*WHAT IS ASKED*
Update the records below by replacing "stone column" with "stone pillar" wherever it occurs, and leave everything else unchanged.

━━ INPUT RECORDS

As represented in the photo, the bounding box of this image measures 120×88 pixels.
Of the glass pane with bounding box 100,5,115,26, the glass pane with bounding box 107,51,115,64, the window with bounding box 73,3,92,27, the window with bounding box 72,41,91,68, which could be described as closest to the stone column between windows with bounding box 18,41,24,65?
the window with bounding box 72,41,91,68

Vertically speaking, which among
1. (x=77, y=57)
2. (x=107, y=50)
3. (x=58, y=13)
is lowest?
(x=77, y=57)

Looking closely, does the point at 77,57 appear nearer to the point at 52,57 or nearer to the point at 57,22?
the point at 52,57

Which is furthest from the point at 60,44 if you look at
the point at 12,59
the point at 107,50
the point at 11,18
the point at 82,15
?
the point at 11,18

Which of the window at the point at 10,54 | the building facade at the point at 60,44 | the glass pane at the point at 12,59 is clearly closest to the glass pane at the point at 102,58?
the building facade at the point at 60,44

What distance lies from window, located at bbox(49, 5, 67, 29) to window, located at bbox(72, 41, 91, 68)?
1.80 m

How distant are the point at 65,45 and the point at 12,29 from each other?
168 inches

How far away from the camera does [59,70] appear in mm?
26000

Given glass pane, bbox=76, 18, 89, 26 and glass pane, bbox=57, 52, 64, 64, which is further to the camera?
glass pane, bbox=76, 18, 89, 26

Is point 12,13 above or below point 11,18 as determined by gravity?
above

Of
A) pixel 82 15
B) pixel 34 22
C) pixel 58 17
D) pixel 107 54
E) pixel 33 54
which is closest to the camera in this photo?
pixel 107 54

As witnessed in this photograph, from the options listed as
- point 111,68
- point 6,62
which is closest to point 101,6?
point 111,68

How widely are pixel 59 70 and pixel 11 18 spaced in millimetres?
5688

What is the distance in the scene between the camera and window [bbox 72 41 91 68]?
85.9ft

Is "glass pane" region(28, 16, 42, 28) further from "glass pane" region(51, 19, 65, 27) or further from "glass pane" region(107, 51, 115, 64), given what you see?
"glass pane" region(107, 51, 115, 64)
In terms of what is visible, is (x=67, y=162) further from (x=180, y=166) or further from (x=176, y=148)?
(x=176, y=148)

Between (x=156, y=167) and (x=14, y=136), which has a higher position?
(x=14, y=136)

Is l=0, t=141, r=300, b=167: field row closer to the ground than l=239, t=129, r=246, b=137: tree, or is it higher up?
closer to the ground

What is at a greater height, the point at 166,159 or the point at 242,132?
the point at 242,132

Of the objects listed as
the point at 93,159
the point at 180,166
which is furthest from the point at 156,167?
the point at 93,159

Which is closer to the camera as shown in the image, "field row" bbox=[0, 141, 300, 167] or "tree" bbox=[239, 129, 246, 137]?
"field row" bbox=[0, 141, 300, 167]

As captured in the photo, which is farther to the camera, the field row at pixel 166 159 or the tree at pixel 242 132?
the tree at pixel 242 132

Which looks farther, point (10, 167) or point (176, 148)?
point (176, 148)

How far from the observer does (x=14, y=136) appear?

━━━━

*THE RESULT*
As represented in the photo, the bounding box of this image measures 120×88 pixels.
Of the glass pane with bounding box 100,5,115,26, the glass pane with bounding box 107,51,115,64, the window with bounding box 73,3,92,27, the window with bounding box 72,41,91,68, which could be described as closest to the stone pillar between windows with bounding box 18,41,24,65?
the window with bounding box 72,41,91,68

Vertically speaking, which among
1. (x=77, y=57)
2. (x=107, y=50)
3. (x=58, y=13)
is lowest?
(x=77, y=57)

Looking closely, does the point at 77,57 appear nearer to the point at 52,57 or nearer to the point at 57,22?
the point at 52,57

Which is furthest from the point at 60,44 if you look at
the point at 12,59
the point at 107,50
the point at 11,18
the point at 82,15
?
the point at 11,18

Which of the window at the point at 10,54 | the building facade at the point at 60,44 | the glass pane at the point at 12,59 is clearly closest to the glass pane at the point at 102,58?
the building facade at the point at 60,44

What distance lies from window, located at bbox(49, 5, 67, 29) to window, located at bbox(72, 41, 91, 68)?
1.80 m

How distant are the point at 65,45 and the point at 12,29 from each other?
168 inches

How far away from the camera does [59,70] appear in mm?
26000

Given glass pane, bbox=76, 18, 89, 26 and glass pane, bbox=57, 52, 64, 64, which is further to the camera?
glass pane, bbox=76, 18, 89, 26

Is point 12,13 above or below point 11,18 as determined by gravity?
above

Of
A) pixel 82 15
B) pixel 34 22
C) pixel 58 17
D) pixel 107 54
E) pixel 33 54
which is closest to the camera in this photo?
pixel 107 54

As witnessed in this photograph, from the options listed as
- point 111,68
- point 6,62
which is closest to point 101,6?
point 111,68

How widely are pixel 59 70 and pixel 11 18 spaced in millimetres?
5688

What is the distance in the scene between the camera and window [bbox 72 41 91 68]?
85.9ft

Is "glass pane" region(28, 16, 42, 28) further from "glass pane" region(51, 19, 65, 27) or further from "glass pane" region(107, 51, 115, 64), given what you see?
"glass pane" region(107, 51, 115, 64)
In terms of what is visible, is (x=67, y=162) further from (x=180, y=166) or further from (x=176, y=148)?
(x=176, y=148)

Between (x=156, y=167) and (x=14, y=136), which has a higher position?
(x=14, y=136)

Is l=0, t=141, r=300, b=167: field row closer to the ground than l=239, t=129, r=246, b=137: tree, or is it higher up?
closer to the ground

What is at a greater height, the point at 166,159 or the point at 242,132?
the point at 242,132

Of the objects listed as
the point at 93,159
the point at 180,166
which is furthest from the point at 156,167?
the point at 93,159

Which is closer to the camera as shown in the image, "field row" bbox=[0, 141, 300, 167] or "tree" bbox=[239, 129, 246, 137]?
"field row" bbox=[0, 141, 300, 167]

As captured in the photo, which is farther to the camera, the field row at pixel 166 159 or the tree at pixel 242 132?
the tree at pixel 242 132

Which looks farther, point (10, 167) or point (176, 148)?
point (176, 148)

How far from the observer does (x=14, y=136) appear?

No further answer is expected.